Все эти думы мучили меня несколько месяцев. Наверное, мое общество не доставляло ему большой радости, и все же он сносил мои капризы значительно терпеливее, чем я могла ожидать. Когда же, четыре дня назад, мы прибыли в этот печальный дом (куда должен был вскоре пожаловать также и Фаринтош) и застали здесь лишь горе и уныние и этих бедных детей, брошенных матерью, - я жалею ее, да поможет ей бог, она была очень несчастлива, и несчастна сейчас, и несчастной умрет, - я лежала и бессонными ночами думала о собственном моем будущем и о том, что, подобно Кларе, тоже выхожу замуж ради богатства и положения в обществе; а ведь я сама себе хозяйка, не раба чужой воли, и от природы не такая покорная, как она, - так зачем же я это делаю, спрашивала я себя. Раз уж Клара покинула нашу семью, где была так несчастна и теперь все равно что умерла для нас, я должна заменить мать ее сиротам. Я люблю ее маленькую дочурку, и она тоже всегда любила меня; в день нашего приезда она прибежала ко мне вся в слезах и, обвив ручонками мою шею, проговорила своим детским голоском: "Вы же не бросите нас, правда, тетя Этель?" Я не покину ее и буду учиться, чтобы учить ее, и сама постараюсь стать лучше, чем была прежде. Ведь молитва поможет мне, правда, Лора? Я уверена, что поступила правильно и что мой долг - остаться здесь".

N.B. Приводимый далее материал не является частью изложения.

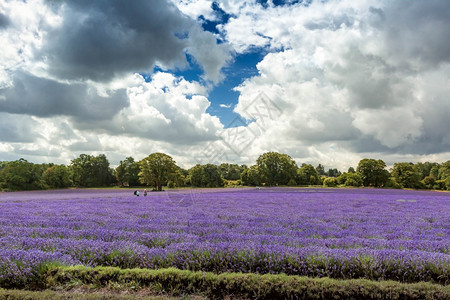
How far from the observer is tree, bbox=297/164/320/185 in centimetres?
8300

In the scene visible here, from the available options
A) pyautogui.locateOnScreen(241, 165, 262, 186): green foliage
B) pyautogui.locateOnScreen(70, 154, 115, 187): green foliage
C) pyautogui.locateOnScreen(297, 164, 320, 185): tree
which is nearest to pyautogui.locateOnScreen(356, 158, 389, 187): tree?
pyautogui.locateOnScreen(297, 164, 320, 185): tree

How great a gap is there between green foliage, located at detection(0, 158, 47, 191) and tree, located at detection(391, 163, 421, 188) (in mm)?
88099

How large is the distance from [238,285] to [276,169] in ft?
244

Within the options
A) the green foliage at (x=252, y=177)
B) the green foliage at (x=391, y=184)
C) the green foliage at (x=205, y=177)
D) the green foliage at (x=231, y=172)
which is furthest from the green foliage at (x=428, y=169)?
the green foliage at (x=205, y=177)

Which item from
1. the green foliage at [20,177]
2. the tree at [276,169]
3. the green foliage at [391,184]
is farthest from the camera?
the tree at [276,169]

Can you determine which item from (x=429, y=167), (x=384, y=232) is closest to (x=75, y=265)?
(x=384, y=232)

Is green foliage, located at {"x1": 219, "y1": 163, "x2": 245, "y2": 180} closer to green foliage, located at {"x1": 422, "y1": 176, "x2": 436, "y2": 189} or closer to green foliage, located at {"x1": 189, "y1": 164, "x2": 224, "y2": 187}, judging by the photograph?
green foliage, located at {"x1": 189, "y1": 164, "x2": 224, "y2": 187}

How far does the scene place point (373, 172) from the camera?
73.4 metres

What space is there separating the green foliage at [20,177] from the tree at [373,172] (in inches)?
3152

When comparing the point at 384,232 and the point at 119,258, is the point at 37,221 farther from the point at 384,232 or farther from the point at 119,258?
the point at 384,232

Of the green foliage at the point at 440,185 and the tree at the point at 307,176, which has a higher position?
the tree at the point at 307,176

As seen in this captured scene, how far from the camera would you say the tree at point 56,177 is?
66088 millimetres

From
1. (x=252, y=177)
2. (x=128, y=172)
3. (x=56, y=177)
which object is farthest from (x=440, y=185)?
(x=56, y=177)

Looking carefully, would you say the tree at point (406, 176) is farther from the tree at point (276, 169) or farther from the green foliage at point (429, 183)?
the tree at point (276, 169)
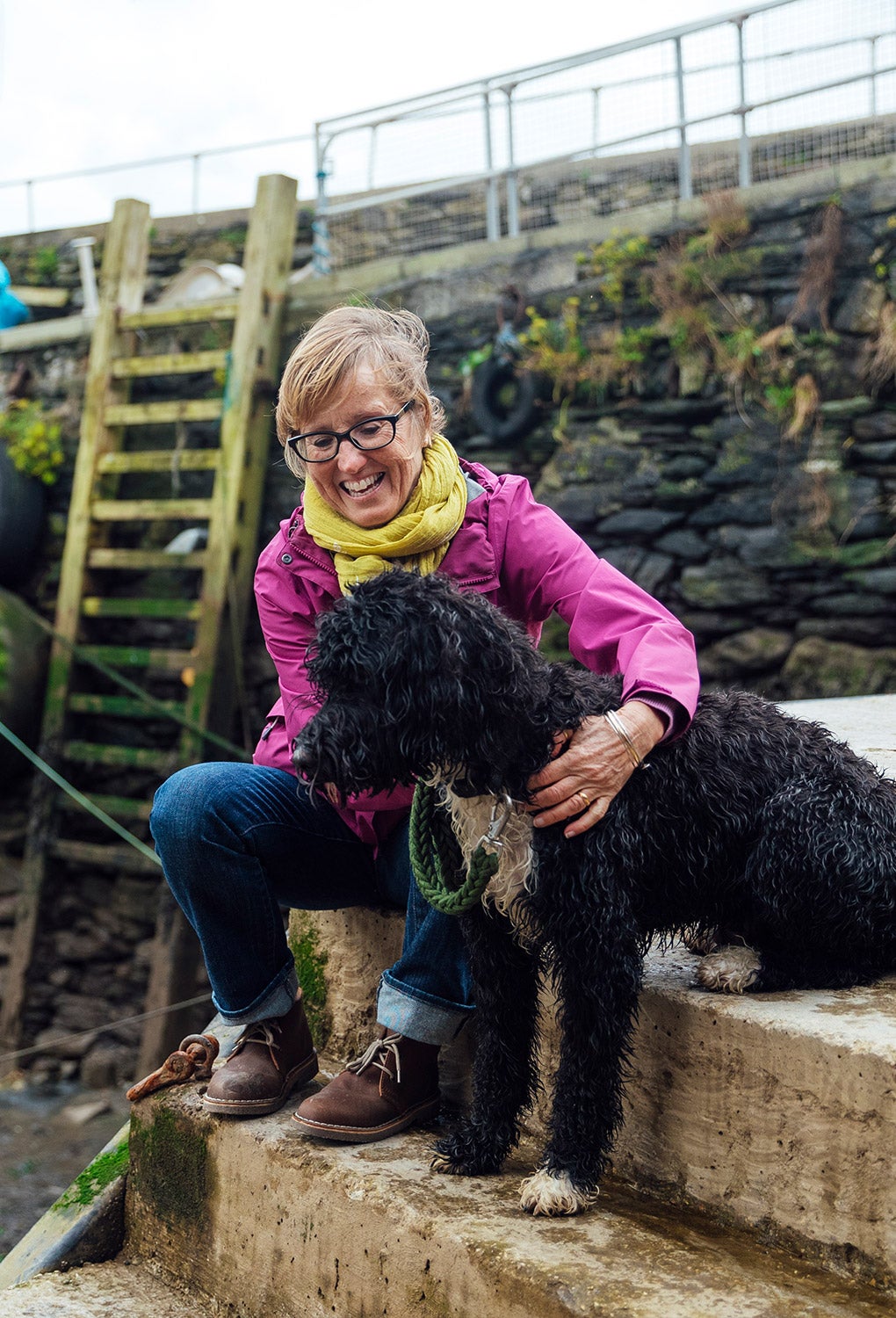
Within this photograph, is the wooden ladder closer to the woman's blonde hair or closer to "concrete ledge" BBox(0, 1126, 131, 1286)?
"concrete ledge" BBox(0, 1126, 131, 1286)

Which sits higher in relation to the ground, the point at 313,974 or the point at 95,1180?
the point at 313,974

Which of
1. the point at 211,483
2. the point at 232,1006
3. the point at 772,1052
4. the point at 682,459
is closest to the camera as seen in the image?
the point at 772,1052

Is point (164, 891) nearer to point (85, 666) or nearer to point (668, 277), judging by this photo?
point (85, 666)

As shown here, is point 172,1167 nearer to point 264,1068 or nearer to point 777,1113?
point 264,1068

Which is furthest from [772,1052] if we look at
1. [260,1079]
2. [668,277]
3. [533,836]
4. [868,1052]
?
[668,277]

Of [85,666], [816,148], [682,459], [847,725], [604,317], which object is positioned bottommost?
[847,725]

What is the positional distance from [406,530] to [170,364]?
6.33 metres

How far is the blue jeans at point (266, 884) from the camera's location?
2.23 m

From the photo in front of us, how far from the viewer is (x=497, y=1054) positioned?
202cm

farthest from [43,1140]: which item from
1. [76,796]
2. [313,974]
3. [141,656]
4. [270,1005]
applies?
[270,1005]

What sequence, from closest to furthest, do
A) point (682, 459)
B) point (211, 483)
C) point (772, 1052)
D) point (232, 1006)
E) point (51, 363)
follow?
point (772, 1052) < point (232, 1006) < point (682, 459) < point (211, 483) < point (51, 363)

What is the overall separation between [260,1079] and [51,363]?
7.79 m

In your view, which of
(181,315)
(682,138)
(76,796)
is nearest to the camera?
(682,138)

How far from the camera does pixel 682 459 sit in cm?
652
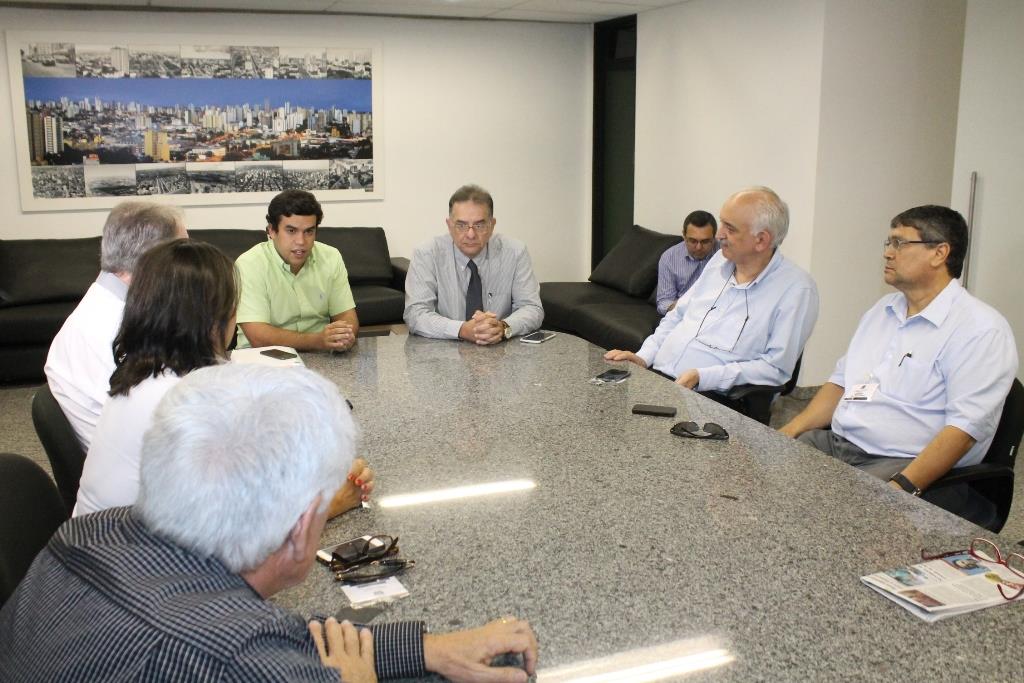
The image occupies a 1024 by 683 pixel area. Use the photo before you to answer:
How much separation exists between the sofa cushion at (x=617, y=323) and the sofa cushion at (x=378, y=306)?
1.23 m

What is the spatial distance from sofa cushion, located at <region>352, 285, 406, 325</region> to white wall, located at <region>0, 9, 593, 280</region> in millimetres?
963

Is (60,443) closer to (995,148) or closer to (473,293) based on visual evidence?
(473,293)

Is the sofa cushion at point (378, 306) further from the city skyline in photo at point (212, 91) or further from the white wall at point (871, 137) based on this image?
the white wall at point (871, 137)

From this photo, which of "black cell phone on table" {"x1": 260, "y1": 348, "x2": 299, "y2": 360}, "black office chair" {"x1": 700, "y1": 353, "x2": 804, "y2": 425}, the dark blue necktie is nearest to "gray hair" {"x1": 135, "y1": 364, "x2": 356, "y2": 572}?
"black cell phone on table" {"x1": 260, "y1": 348, "x2": 299, "y2": 360}

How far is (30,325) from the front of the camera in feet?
19.0

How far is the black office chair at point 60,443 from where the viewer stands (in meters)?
2.30

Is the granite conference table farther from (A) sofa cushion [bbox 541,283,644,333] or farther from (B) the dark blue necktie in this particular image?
(A) sofa cushion [bbox 541,283,644,333]

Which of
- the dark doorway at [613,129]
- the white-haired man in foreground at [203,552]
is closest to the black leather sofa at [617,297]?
the dark doorway at [613,129]

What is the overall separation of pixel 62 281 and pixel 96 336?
4.10 meters

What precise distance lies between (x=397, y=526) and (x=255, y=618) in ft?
2.65

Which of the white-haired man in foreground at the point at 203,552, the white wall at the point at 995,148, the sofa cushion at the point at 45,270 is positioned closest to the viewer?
the white-haired man in foreground at the point at 203,552

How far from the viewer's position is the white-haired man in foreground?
108 centimetres

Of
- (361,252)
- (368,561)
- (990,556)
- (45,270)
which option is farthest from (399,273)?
(990,556)

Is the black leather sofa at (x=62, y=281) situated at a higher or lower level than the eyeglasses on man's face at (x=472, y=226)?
lower
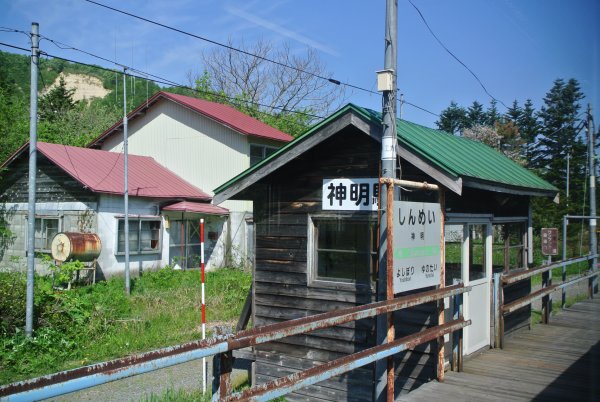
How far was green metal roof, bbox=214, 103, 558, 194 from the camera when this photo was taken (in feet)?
23.1

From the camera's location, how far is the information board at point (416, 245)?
6055 millimetres

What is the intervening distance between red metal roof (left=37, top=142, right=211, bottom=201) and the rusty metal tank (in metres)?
1.73

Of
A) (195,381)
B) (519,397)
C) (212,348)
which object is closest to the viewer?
(212,348)

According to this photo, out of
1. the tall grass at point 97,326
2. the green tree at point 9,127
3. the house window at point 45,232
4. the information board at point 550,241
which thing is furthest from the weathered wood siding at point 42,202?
the information board at point 550,241

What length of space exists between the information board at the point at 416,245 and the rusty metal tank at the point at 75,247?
14462 mm

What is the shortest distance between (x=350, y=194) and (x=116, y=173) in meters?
16.2

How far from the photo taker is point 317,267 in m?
8.66

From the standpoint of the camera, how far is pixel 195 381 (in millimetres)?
10031

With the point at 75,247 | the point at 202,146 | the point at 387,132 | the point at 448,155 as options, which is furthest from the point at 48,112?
the point at 387,132

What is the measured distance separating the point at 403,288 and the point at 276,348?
3556 millimetres

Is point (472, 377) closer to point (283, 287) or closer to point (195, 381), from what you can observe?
point (283, 287)

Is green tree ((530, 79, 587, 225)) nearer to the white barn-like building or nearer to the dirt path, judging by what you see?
the white barn-like building

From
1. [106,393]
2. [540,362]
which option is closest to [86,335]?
[106,393]

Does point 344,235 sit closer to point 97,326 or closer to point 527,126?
point 97,326
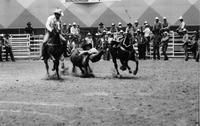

Пересказывая мне эти признания Этель, Лора казалась глубоко растроганной, и когда назавтра в церкви священник прочел первые слова богослужения, мне почудилось, что ее светлое личико озарилось каким-то особым сиянием.

Некоторые из последующих событий в истории этой ветви семейства Ньюкомов я могу изложить лишь со слов той же рассказчицы. Мисс Этель и моя супруга теперь виделись каждый божий день и звали друг друга не иначе, как "моя душечка", с той необузданной горячностью, которую нам, сдержанным светским мужчинам, скупым на чрезмерное проявление чувств, да и вообще старающимся их не испытывать, непременно надобно чтить в представительницах слабого пола, чья любовь разгорается особенно жарко в темный час невзгоды; они целуются, обнимаются, утешают друг дружку, называют уменьшительными именами в том прекрасном и сладостном единении, что спокон веков на земле связывает Страдание и Сочувствие. В мире, поверьте, мисс Найтингейл встречаются на каждом шагу, и мы, больные и раненые каждый в своем Скутари, не испытываем недостатка в сестрах милосердия. Я не был свидетелем того, как моя жена врачевала душевные раны обитателей Ньюком-парка; однако я легко могу представить себе ее среди всех этих женщин и детей - как она дарит им разумный совет, оказывает тысячу милых услуг; вовремя пожалеет, а глядишь и развеселит, и лицо ее при этом дышит искренностью и любовью, которые вдохновляют каждое ее слово, каждое движение, каждый поступок.